| ARTICLE |

Dimensional Modeling 101 - Design Better Data Warehouses

Tom Fynes

|September 24, 2025|6 min read

If you're building a data warehouse, dimensional modeling is your best friend. It makes data easier to query, understand, and analyze. Let's break down this powerful technique!

What is Dimensional Modeling?

Dimensional modeling is a design technique optimized for data retrieval and analytics. Unlike transactional databases (OLTP) which are optimized for writes, dimensional models (OLAP) are built for blazing-fast reads and intuitive queries.

Think of it as organizing your data warehouse like a well-structured library, where finding what you need is quick and intuitive.

The Two Key Components

Fact Tables: Contain measurements, metrics, or facts about your business (sales, clicks, transactions)

Dimension Tables: Contain descriptive attributes about the facts (who, what, when, where, why)

Star Schema: The Foundation

The most common dimensional model is the star schema. It looks like this:

        Dim_Date
           |
           |
Dim_Product --- Fact_Sales --- Dim_Customer
           |
           |
        Dim_Store

One central fact table surrounded by dimension tables - like a star!

Let's Build an Example: E-Commerce Sales

Here's a practical example of dimensional modeling for an e-commerce business:

-- Fact Table: Contains the measurements
CREATE TABLE fact_sales (
    sale_id BIGSERIAL PRIMARY KEY,
    date_key INTEGER NOT NULL,
    product_key INTEGER NOT NULL,
    customer_key INTEGER NOT NULL,
    store_key INTEGER NOT NULL,
    
    -- Measurements (facts)
    quantity INTEGER NOT NULL,
    unit_price DECIMAL(10,2) NOT NULL,
    discount_amount DECIMAL(10,2) DEFAULT 0,
    tax_amount DECIMAL(10,2) NOT NULL,
    total_amount DECIMAL(10,2) NOT NULL,
    cost_amount DECIMAL(10,2) NOT NULL,
    profit_amount DECIMAL(10,2) NOT NULL,
    
    -- Foreign keys to dimensions
    FOREIGN KEY (date_key) REFERENCES dim_date(date_key),
    FOREIGN KEY (product_key) REFERENCES dim_product(product_key),
    FOREIGN KEY (customer_key) REFERENCES dim_customer(customer_key),
    FOREIGN KEY (store_key) REFERENCES dim_store(store_key)
);

-- Dimension Table: Date
CREATE TABLE dim_date (
    date_key INTEGER PRIMARY KEY,
    date DATE NOT NULL,
    day_of_week VARCHAR(10),
    day_of_month INTEGER,
    day_of_year INTEGER,
    week_of_year INTEGER,
    month INTEGER,
    month_name VARCHAR(10),
    quarter INTEGER,
    year INTEGER,
    is_weekend BOOLEAN,
    is_holiday BOOLEAN,
    holiday_name VARCHAR(50)
);

-- Dimension Table: Product
CREATE TABLE dim_product (
    product_key SERIAL PRIMARY KEY,
    product_id VARCHAR(50) NOT NULL, -- Business key
    product_name VARCHAR(200) NOT NULL,
    brand VARCHAR(100),
    category VARCHAR(100),
    subcategory VARCHAR(100),
    unit_cost DECIMAL(10,2),
    supplier_name VARCHAR(100),
    
    -- SCD Type 2 fields (we'll explain this later)

| RECORDS TO USE |
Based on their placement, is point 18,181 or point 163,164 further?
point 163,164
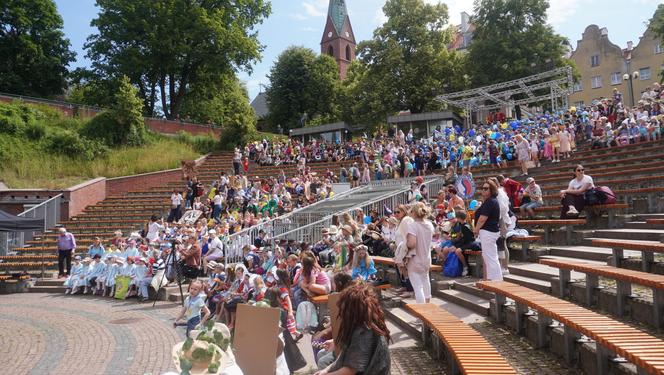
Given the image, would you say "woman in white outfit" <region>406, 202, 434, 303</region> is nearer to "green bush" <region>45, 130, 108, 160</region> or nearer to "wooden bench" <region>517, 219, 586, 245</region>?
"wooden bench" <region>517, 219, 586, 245</region>

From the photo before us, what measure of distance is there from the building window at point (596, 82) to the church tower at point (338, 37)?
34.4m

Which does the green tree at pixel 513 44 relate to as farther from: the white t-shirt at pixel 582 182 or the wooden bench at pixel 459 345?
the wooden bench at pixel 459 345

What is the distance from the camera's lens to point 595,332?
13.6 ft

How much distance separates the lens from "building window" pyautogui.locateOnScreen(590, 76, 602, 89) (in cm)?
5472

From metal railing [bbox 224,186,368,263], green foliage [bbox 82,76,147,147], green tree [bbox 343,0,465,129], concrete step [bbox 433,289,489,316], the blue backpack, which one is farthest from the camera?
green tree [bbox 343,0,465,129]

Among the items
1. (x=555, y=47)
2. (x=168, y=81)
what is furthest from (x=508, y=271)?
(x=168, y=81)

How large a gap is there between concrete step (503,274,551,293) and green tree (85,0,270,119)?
1478 inches

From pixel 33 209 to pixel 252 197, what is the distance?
31.6 ft

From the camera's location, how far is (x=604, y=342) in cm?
397

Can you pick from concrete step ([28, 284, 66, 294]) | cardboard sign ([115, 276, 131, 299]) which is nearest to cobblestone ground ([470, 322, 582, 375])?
cardboard sign ([115, 276, 131, 299])

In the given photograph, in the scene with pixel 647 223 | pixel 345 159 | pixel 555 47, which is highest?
pixel 555 47

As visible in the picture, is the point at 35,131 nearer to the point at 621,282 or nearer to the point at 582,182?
the point at 582,182

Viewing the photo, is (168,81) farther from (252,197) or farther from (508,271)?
(508,271)

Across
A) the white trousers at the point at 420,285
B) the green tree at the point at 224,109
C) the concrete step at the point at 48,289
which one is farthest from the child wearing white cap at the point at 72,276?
the green tree at the point at 224,109
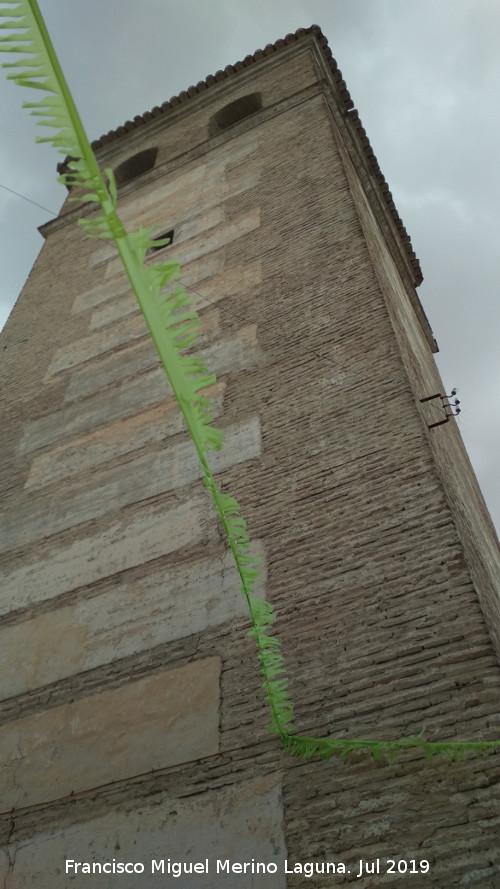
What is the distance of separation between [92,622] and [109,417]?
→ 1.84 meters

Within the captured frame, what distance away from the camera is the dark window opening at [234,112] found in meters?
9.45

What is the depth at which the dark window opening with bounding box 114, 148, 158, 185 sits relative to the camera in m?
9.95

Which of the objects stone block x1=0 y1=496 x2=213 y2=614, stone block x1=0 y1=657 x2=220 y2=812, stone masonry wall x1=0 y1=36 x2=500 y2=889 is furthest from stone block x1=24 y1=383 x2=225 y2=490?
stone block x1=0 y1=657 x2=220 y2=812

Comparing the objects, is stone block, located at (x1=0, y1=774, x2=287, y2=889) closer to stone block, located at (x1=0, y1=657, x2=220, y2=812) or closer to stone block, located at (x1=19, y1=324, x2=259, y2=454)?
stone block, located at (x1=0, y1=657, x2=220, y2=812)

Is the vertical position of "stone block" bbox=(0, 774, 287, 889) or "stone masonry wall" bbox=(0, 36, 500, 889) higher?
"stone masonry wall" bbox=(0, 36, 500, 889)

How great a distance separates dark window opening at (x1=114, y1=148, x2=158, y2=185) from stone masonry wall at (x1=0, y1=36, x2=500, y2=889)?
4.63 meters

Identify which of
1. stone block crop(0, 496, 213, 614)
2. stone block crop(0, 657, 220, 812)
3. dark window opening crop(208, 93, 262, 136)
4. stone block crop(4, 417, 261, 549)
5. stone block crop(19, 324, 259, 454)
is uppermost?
dark window opening crop(208, 93, 262, 136)

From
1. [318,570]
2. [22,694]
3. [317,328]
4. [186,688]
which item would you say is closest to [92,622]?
[22,694]

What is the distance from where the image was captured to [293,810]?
8.09 feet

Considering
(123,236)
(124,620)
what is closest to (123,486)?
(124,620)

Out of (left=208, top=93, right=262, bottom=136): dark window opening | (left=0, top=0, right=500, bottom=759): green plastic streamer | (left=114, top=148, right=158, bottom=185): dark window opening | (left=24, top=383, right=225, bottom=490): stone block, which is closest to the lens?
(left=0, top=0, right=500, bottom=759): green plastic streamer

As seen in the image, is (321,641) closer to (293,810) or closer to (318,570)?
(318,570)

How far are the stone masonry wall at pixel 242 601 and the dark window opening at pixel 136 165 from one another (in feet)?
15.2

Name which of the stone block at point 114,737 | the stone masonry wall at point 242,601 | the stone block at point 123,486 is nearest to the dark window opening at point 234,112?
the stone masonry wall at point 242,601
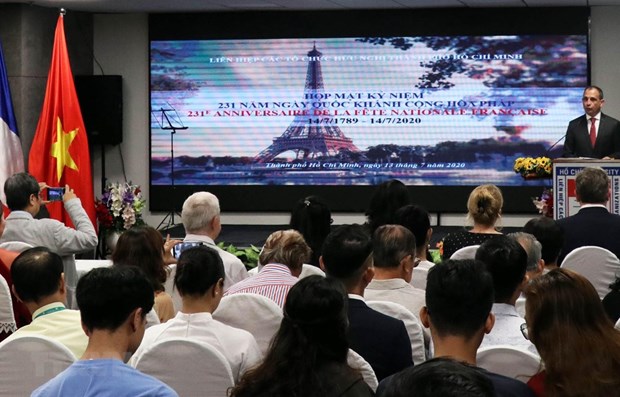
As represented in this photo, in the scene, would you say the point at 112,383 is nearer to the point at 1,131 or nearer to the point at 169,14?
the point at 1,131

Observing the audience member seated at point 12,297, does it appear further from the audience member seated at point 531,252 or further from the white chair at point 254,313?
the audience member seated at point 531,252

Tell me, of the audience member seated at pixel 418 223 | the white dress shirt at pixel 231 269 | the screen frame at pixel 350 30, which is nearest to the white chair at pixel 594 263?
the audience member seated at pixel 418 223

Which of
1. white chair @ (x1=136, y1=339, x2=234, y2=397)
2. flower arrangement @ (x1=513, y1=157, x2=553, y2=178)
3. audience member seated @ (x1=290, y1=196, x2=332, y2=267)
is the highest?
flower arrangement @ (x1=513, y1=157, x2=553, y2=178)

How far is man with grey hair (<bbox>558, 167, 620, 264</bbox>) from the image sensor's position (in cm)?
631

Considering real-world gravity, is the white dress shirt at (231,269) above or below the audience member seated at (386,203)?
below

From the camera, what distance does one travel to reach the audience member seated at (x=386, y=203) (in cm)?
646

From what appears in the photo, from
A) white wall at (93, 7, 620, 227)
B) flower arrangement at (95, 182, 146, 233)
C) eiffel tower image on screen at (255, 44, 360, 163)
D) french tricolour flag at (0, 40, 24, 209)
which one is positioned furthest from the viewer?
white wall at (93, 7, 620, 227)

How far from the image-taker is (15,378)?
11.4ft

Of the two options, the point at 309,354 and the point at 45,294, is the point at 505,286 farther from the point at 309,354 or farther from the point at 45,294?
the point at 45,294

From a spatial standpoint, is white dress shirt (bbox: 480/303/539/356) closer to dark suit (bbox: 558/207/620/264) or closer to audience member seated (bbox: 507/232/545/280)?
audience member seated (bbox: 507/232/545/280)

| EXERCISE TASKS |
1/ Pick out each line of the listing that contains the word "arrangement", and copy those lines.
2/ Pick up the dimensional modeling article right after its final line and keep writing it.
The listing has no connection to the dimensional modeling article.

| TASK ANSWERS |
1/
2. flower arrangement @ (x1=513, y1=157, x2=553, y2=178)
flower arrangement @ (x1=513, y1=157, x2=553, y2=178)
B) flower arrangement at (95, 182, 146, 233)

2/
    effective_date DATE NOT NULL,
    expiration_date DATE,
    is_current BOOLEAN DEFAULT TRUE,
    
    UNIQUE(product_id, effective_date)
);

-- Dimension Table: Customer
CREATE TABLE dim_customer (
    customer_key SERIAL PRIMARY KEY,
    customer_id VARCHAR(50) NOT NULL,
    customer_name VARCHAR(200),
    email VARCHAR(100),
    customer_segment VARCHAR(50),
    city VARCHAR(100),
    state VARCHAR(50),
    country VARCHAR(50),
    signup_date DATE,
    
    effective_date DATE NOT NULL,
    expiration_date DATE,
    is_current BOOLEAN DEFAULT TRUE
);

-- Dimension Table: Store
CREATE TABLE dim_store (
    store_key SERIAL PRIMARY KEY,
    store_id VARCHAR(50) NOT NULL,
    store_name VARCHAR(100),
    store_type VARCHAR(50),
    address VARCHAR(200),
    city VARCHAR(100),
    state VARCHAR(50),
    region VARCHAR(50),
    manager_name VARCHAR(100),
    opening_date DATE
);

Querying is Beautiful

With this model, complex analytics become simple:

-- Total sales by product category and month
SELECT 
    p.category,
    d.year,
    d.month_name,
    SUM(f.total_amount) as total_sales,
    SUM(f.profit_amount) as total_profit,
    COUNT(DISTINCT f.customer_key) as unique_customers
FROM fact_sales f
JOIN dim_product p ON f.product_key = p.product_key
JOIN dim_date d ON f.date_key = d.date_key
WHERE d.year = 2024
  AND p.is_current = TRUE
GROUP BY p.category, d.year, d.month_name
ORDER BY total_sales DESC;

-- Customer segmentation analysis
SELECT 
    c.customer_segment,
    c.country,
    COUNT(DISTINCT f.customer_key) as customer_count,
    AVG(f.total_amount) as avg_order_value,
    SUM(f.quantity) as total_items_sold
FROM fact_sales f
JOIN dim_customer c ON f.customer_key = c.customer_key
JOIN dim_date d ON f.date_key = d.date_key
WHERE d.date >= CURRENT_DATE - INTERVAL '90 days'
  AND c.is_current = TRUE
GROUP BY c.customer_segment, c.country;

Notice how easy these queries are to read and write!

Slowly Changing Dimensions (SCD)

What happens when a customer moves to a new city? Or a product's price changes? We need to track history!

Type 1: Overwrite (No History)

Simply update the record - easiest but loses history:

UPDATE dim_customer
SET city = 'New York', state = 'NY'
WHERE customer_id = 'C12345' AND is_current = TRUE;

Type 2: Add New Row (Full History)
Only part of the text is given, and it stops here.